3.3 Celebração festiva.
A LIÇÃO DIZ: A Ceia do Senhor celebra a morte e ressurreição de Jesus e não o seu funeral. A Ceia celebra o Cristo que morreu, mas que ressuscitou (1 Co. 15.1-4). Deve, portanto, ser uma celebração reverente, contudo, festiva (1 Co 3.7 8) Nosso Redentor vive e, por isso, devemos demonstrar isso na Celebração da Ceia do Senhor. Nela, portanto, deve haver um ambiente de reverência e ao mesmo tempo, de abundante alegria. Não participamos da Ceia do Senhor como quem chora por um morto, mas como quem louva a um vivo. Não participamos da Ceia do Senhor como quem teme o juízo, mas como quem recebe o perdão. Não participamos da Ceia do Senhor como quem está isolado, mas como quem faz parte de uma família. Portanto, a ceia é um momento de alegria.

Motivos para participar da Santa Ceia:

Obediência: Participar da Santa Ceia é um mandamento do Senhor Jesus Cristo para os cristãos.
Comemoração: A Santa Ceia é uma oportunidade para lembrar o sacrifício de Jesus na cruz e celebrar sua ressurreição.
Renovação espiritual: A participação na Santa Ceia renova o compromisso espiritual com Cristo e com a comunidade cristã.
Comunhão: A Ceia do Senhor é um momento de comunhão com outros crentes, fortalecendo os laços fraternos na igreja.
Reflexão: Durante a Santa Ceia, os participantes são incentivados a refletir sobre sua vida espiritual e seu relacionamento com Deus.
Perdão dos pecados: A Ceia do Senhor é um símbolo do perdão dos pecados através do sacrifício de Jesus Cristo.

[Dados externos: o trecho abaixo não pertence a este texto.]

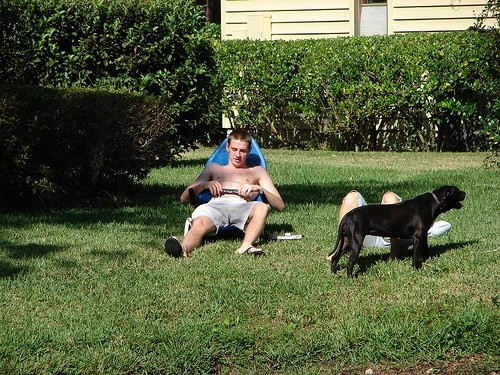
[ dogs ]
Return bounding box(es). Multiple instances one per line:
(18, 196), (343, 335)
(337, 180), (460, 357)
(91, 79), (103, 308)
(327, 185), (466, 280)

Lembrança do sacrifício: Ao participar da Santa Ceia, os cristãos recordam o imenso amor de Deus manifestado na morte de Jesus por eles.
Renovação da aliança: Participar da Ceia renova a aliança entre o crente e Deus, lembrando-os do pacto de salvação.

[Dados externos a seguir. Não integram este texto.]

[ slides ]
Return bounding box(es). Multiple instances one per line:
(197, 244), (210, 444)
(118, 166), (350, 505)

Esperança: A Santa Ceia é um lembrete da esperança da vida eterna através da morte e ressurreição de Jesus Cristo.
Agradecimento: Os participantes da Santa Ceia expressam gratidão a Deus pelo seu amor e graça demonstrados na cruz.
Testemunho público: Participar da Ceia do Senhor é um testemunho público de fé e compromisso com Cristo.
Exemplo bíblico: A participação na Santa Ceia segue o exemplo deixado por Jesus aos seus discípulos durante a última ceia.
Nutrição espiritual: Assim como o pão e o vinho nutrem o corpo, a Santa Ceia nutre a alma dos crentes.
Crescimento espiritual:A participação regular na Ceia do Senhor contribui para o crescimento espiritual e amadurecimento na fé.
Antecipação do Reino de Deus: Ao participar da Santa Ceia, os crentes antecipam a comunhão futura no Reino de Deus.

CONCLUSÃO
A ceia do Senhor é uma cerimônia da igreja reunida, comemorativa e proclamadora da morte do Senhor Jesus Cristo, simbolizada por meio dos elementos utilizados: o pão e o vinho. Nesse memorial, o pão representa seu corpo dado por nós no Calvário e o vinho simboliza o seu sangue derramado. A ceia do Senhor deve ser celebrada pelas igrejas até a volta de Cristo e sua celebração pressupõe o batismo bíblico e o cuidadoso exame íntimo dos participantes.